The bug, native to Japan and East Asia, was first found in the United States in 2009 in Atlanta, Georgia, Reisig said. By 2010, it was only found in one county in North Carolina, two states to the north. By 2011, it was found in half of the state's counties. Last year, it was found in every county sampled.
It can now be found as far west as Mississippi and Tennessee and north to Virginia. From 2011 to 2012, the estimated cost of treating the insect in North Carolina alone increased more than tenfold, to $840,000, Reisig said. It's likely to cost more than ten times that much to treat it this year, he said.
The kudzu bug has a unique lifestyle. The first generation hatches in the spring. Then these bugs lay eggs and give rise to a second generation in the summer. These second-generation insects mature in a couple months and lay eggs that hatch in the spring.
The kudzu bug was previously thought to have just chomped away at the kudzu plant. Then some first-generation adults were found transferring to soybeans and laying eggs that grew up eating the crop. And Reisig's research has found that these pernicious bugs can survive on soybeans during all phases of their lives. His latest study was published recently in Journal of Economic Entomology.
One experiment in Georgia illustrates the impact of the bugs. The experiment looked at two fields, both infested with kudzu bugs; one field was sprayed with insecticide, while the other was left alone. The untreated field lost 70 percent of its yield compared to the treated one, Reisig said. He estimates that infestations may reduce soybeans yields by about 15 percent on average.

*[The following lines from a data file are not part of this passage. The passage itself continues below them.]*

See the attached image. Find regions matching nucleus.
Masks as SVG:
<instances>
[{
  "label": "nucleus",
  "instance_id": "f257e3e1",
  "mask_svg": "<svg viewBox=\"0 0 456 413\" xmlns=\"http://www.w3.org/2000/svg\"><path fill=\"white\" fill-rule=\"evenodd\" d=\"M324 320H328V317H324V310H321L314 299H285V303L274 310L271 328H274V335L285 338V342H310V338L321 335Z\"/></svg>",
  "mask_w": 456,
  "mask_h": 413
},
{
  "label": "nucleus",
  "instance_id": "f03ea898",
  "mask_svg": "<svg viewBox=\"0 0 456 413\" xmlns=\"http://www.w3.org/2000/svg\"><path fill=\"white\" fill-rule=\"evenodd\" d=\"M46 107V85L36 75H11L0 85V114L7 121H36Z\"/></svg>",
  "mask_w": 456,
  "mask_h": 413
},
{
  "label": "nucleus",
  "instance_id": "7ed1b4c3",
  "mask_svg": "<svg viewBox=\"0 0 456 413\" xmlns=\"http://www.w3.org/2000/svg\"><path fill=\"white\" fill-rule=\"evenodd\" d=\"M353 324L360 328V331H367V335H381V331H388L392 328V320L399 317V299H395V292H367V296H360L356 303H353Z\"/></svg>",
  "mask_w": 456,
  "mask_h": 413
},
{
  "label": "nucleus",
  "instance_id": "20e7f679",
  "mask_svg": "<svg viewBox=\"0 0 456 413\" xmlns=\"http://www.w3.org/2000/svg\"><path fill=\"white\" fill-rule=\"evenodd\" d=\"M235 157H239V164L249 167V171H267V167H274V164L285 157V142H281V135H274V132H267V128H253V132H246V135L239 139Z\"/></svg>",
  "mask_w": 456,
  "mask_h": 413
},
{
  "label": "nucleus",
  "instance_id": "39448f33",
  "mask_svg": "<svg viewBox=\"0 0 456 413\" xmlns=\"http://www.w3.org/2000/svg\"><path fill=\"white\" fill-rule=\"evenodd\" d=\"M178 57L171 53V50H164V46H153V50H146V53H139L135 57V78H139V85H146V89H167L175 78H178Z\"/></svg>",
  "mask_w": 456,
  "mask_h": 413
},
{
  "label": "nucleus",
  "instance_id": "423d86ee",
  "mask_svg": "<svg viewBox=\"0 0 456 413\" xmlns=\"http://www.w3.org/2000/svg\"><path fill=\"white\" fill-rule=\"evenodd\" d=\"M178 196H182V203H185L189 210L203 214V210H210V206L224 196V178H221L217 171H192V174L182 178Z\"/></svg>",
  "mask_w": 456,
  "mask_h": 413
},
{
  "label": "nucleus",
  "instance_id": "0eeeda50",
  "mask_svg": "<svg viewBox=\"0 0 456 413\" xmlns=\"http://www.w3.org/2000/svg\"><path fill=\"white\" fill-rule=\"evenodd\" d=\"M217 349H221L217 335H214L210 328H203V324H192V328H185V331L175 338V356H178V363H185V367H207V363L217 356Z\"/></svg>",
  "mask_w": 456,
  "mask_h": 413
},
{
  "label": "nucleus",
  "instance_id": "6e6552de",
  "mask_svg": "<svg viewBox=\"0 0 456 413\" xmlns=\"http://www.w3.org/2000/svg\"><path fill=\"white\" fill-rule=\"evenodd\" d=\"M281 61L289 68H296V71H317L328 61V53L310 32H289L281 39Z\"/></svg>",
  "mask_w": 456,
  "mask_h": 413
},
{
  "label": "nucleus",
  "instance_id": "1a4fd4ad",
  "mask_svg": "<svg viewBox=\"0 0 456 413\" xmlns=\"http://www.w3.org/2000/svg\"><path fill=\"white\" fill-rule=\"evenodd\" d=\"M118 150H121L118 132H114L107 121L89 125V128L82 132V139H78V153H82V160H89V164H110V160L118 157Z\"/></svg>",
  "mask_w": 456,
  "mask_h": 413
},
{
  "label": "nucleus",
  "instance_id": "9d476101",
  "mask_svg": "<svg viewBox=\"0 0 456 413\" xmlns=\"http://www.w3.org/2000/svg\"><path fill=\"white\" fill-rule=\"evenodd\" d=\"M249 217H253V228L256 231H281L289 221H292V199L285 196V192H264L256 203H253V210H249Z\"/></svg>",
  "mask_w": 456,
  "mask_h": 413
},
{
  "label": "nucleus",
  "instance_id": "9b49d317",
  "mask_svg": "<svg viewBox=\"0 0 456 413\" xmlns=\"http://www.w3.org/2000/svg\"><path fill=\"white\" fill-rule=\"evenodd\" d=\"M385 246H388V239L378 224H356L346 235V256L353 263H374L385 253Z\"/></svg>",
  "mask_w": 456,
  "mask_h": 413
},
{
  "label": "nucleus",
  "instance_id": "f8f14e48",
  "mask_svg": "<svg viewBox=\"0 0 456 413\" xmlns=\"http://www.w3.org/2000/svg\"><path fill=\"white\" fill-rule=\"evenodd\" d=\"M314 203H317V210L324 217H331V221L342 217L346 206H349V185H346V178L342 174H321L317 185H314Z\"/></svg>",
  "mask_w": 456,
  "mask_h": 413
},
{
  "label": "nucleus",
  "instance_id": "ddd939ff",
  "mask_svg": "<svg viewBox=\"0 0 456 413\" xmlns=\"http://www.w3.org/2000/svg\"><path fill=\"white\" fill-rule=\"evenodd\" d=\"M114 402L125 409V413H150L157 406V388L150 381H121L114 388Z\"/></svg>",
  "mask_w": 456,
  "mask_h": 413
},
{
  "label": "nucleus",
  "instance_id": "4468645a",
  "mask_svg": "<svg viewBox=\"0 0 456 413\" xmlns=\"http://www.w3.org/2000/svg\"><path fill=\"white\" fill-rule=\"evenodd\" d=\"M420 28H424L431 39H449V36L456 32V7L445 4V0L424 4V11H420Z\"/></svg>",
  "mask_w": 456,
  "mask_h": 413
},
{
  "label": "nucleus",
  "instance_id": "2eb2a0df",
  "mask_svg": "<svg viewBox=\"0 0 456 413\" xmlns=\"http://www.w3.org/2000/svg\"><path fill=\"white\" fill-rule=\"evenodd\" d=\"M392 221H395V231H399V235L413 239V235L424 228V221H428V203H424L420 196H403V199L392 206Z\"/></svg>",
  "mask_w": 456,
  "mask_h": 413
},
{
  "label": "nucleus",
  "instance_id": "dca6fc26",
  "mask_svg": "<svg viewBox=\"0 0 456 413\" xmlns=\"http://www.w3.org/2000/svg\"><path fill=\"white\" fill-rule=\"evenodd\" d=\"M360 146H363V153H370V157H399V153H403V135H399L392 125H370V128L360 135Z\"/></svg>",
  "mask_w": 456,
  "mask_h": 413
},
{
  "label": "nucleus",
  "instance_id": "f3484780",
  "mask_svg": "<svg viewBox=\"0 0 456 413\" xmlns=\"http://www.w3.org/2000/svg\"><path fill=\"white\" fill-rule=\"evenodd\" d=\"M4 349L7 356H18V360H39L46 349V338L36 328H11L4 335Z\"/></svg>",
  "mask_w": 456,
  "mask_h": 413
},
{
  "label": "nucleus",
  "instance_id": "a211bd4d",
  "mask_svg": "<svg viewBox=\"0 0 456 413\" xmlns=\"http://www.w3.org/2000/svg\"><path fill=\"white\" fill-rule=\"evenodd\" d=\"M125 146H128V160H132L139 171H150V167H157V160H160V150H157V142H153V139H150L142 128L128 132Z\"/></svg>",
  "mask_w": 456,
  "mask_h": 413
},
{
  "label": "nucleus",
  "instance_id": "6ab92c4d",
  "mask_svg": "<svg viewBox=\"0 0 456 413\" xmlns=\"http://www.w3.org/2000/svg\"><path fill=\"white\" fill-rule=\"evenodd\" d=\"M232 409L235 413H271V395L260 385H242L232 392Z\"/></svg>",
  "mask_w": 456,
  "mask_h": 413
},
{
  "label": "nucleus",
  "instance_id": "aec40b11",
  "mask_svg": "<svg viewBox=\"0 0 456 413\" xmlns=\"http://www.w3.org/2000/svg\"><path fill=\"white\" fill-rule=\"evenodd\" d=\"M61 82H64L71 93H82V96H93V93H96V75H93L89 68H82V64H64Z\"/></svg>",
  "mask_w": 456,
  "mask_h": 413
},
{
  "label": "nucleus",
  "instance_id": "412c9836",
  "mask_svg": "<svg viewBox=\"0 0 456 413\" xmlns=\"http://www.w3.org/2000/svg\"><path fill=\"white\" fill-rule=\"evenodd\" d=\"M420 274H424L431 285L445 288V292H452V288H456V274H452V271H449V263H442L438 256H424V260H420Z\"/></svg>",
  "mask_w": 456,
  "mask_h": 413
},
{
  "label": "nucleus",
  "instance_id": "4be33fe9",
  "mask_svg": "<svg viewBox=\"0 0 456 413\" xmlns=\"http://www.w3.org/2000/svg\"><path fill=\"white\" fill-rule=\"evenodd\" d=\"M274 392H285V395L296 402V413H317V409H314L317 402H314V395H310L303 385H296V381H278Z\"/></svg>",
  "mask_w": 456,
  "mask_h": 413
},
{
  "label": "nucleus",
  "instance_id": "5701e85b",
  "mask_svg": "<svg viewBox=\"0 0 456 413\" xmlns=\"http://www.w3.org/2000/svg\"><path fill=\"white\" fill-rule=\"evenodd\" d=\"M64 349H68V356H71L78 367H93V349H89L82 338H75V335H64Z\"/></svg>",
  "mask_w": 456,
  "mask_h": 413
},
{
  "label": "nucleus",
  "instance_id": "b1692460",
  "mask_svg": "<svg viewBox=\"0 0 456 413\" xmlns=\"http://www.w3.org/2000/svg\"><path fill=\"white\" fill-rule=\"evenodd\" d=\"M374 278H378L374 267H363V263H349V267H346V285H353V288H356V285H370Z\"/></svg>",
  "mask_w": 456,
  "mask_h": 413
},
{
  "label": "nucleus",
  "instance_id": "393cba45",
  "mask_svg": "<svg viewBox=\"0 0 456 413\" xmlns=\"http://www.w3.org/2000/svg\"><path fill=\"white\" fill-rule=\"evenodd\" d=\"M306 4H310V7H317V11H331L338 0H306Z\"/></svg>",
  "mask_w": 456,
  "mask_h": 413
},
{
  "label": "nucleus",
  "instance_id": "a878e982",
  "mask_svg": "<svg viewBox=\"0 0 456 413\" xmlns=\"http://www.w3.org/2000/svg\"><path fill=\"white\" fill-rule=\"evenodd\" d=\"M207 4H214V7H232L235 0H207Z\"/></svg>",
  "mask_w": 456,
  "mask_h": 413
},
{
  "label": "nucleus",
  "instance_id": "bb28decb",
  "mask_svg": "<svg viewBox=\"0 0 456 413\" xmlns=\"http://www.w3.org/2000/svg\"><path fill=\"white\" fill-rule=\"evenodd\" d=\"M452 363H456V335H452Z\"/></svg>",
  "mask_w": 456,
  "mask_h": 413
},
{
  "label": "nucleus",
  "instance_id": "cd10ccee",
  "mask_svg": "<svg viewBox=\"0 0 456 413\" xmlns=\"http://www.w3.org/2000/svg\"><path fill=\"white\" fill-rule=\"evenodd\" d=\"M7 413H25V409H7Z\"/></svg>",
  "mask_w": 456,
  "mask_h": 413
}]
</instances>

The good news is that the bugs are relatively easy to treat, with one application of common insecticides. But this isn't ideal, since you never want to have to spray more pesticides, Reisig said. There is currently work being done to see if a parasitic wasp—which lays eggs inside the bug's body—can be imported from Japan. But the research is still underway, and getting the necessary approval to introduce an exotic species can take years.
Meanwhile, the bug is spreading quickly, thanks to its strong flying ability. Reisig said the bugs could possibly live just about anywhere that soybeans grow, though it doesn't tolerate cold weather early in the season very well.
The insect is also a capable hitchhiker. The insects are found on tall, white objects—Reisig, as an extension specialist, often gets calls from homeowners annoyed to find a huge group of the bugs on the exterior of their white houses. Considering the bug was first found near an airfield in Atlanta, Reisig guesses that the bugs may have hitched a ride on an airplane. They are likely spreading via automobiles as well. One recent discovery of the bugs, in Mississippi, took place a long distance from the nearest known infestation.
"It looked like it jumped the whole state," Reisig said. "That was on a kudzu patch by the interstate."
The area's soybean farmers better be on the lookout.